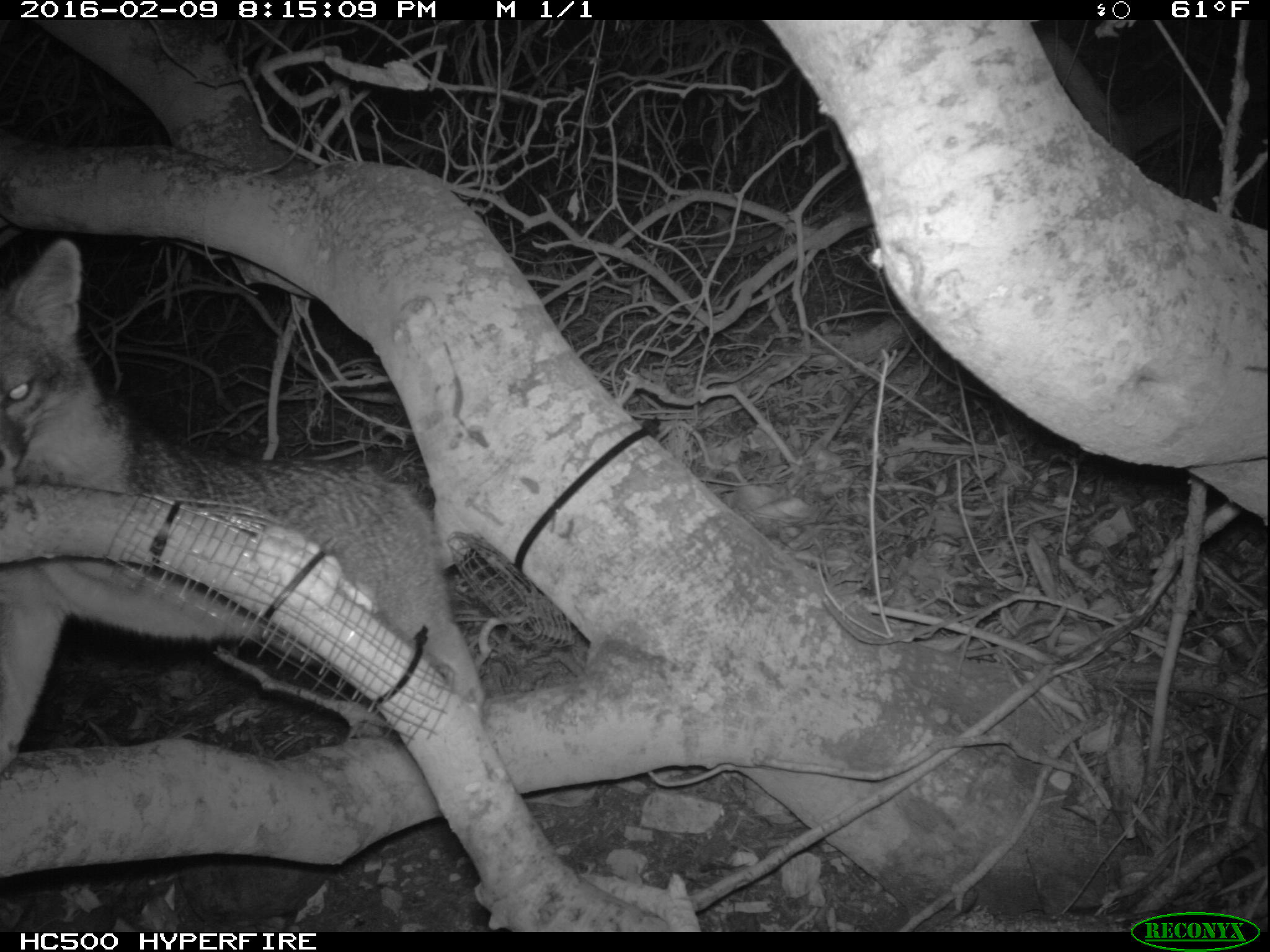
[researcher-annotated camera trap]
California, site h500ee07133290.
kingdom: Animalia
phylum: Chordata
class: Mammalia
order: Carnivora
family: Canidae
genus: Urocyon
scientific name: Urocyon littoralis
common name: island fox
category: fox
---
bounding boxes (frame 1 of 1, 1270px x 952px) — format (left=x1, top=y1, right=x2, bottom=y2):
fox: (left=0, top=237, right=484, bottom=770)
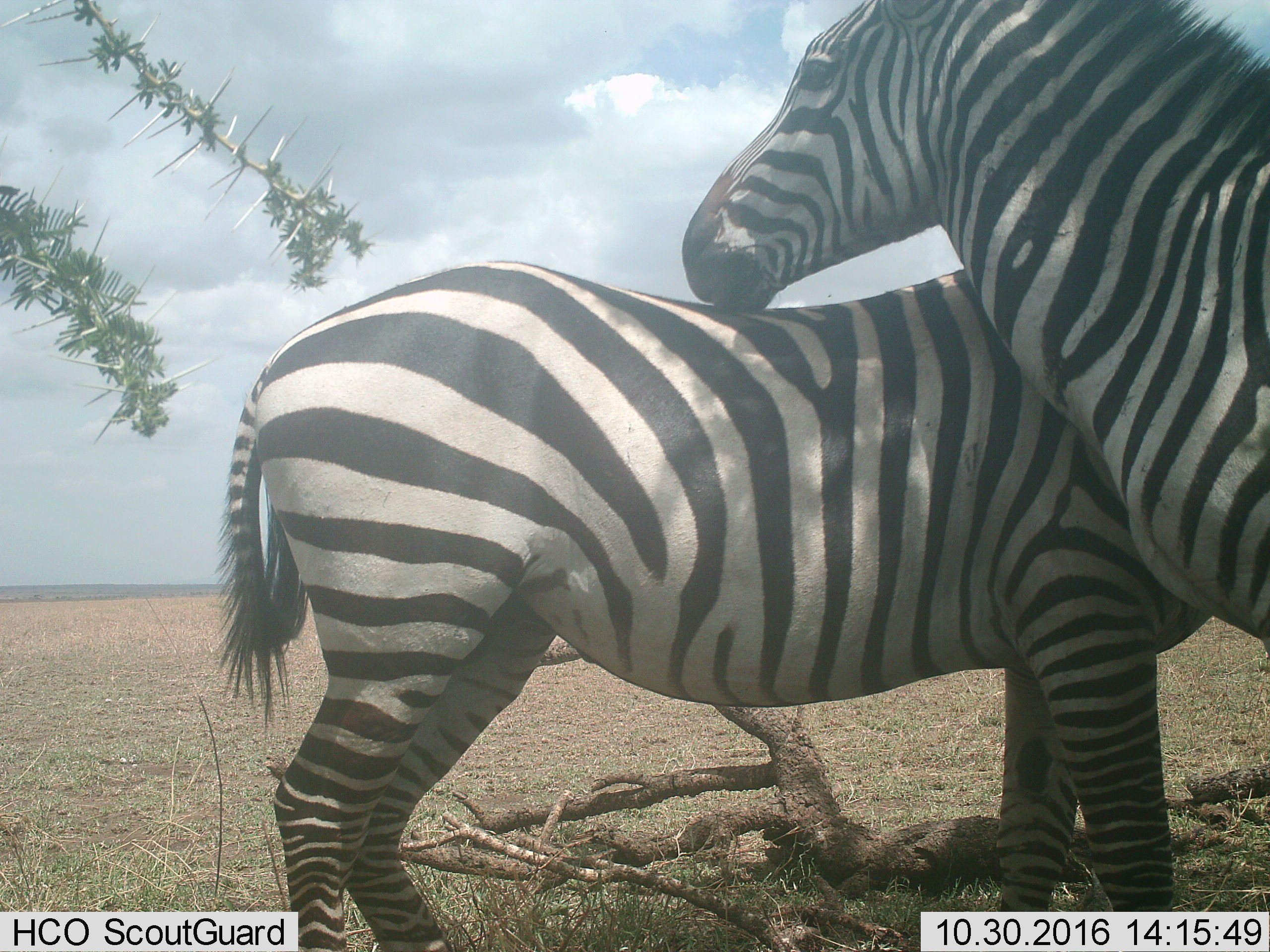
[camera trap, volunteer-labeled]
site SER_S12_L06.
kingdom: Animalia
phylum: Chordata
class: Mammalia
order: Perissodactyla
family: Equidae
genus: Equus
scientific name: Equus quagga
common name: plains zebra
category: zebraplains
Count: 2.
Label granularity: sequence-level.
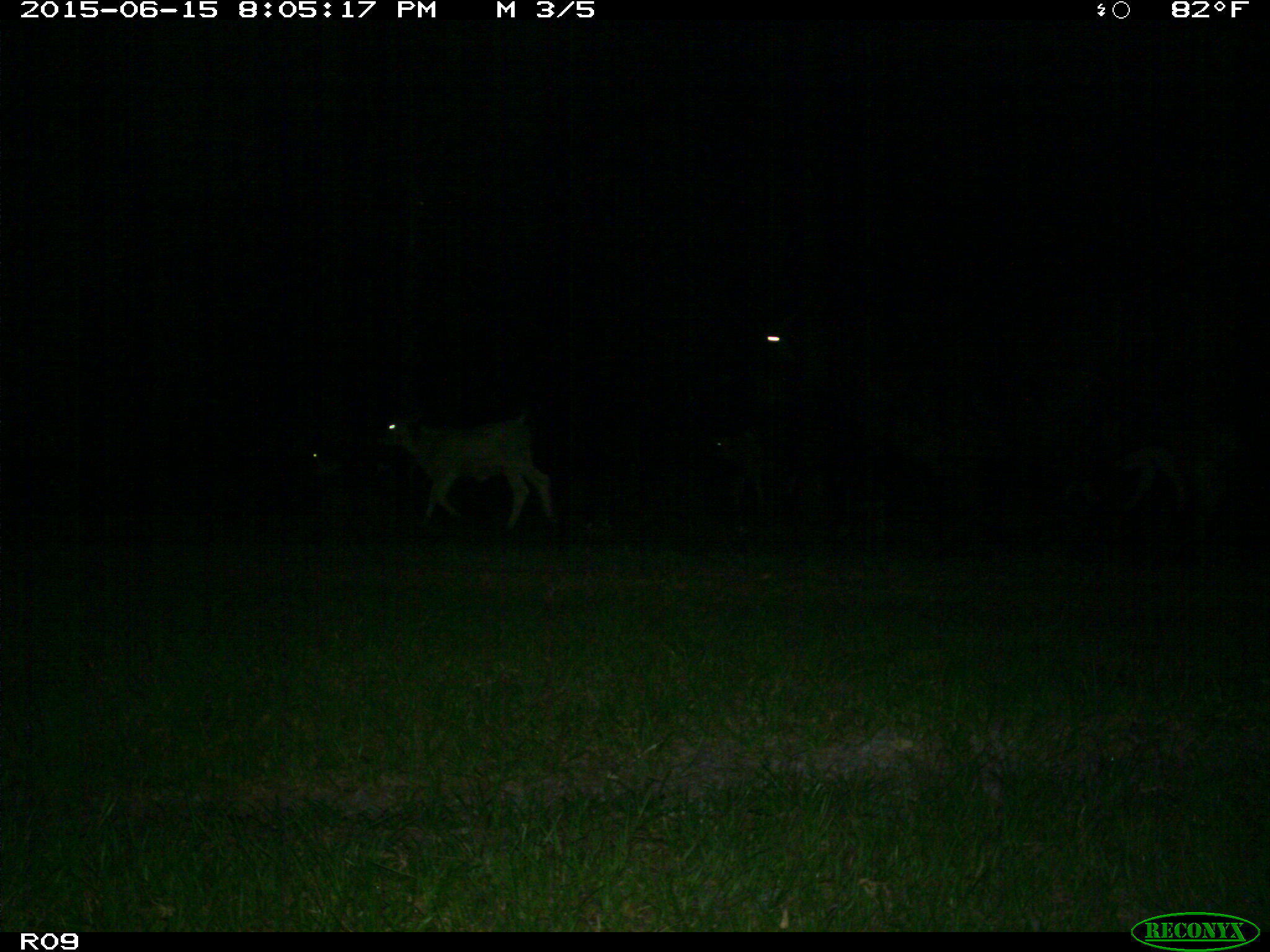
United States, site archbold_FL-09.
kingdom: Animalia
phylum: Chordata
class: Mammalia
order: Artiodactyla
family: Bovidae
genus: Bos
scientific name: Bos taurus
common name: domestic cow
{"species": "Bos taurus (domestic cow)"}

★ ★ ★ ★ ★ ★ ★

> Action item
Lines with the word "name": tally them across the material and give only the total.

> Task output
6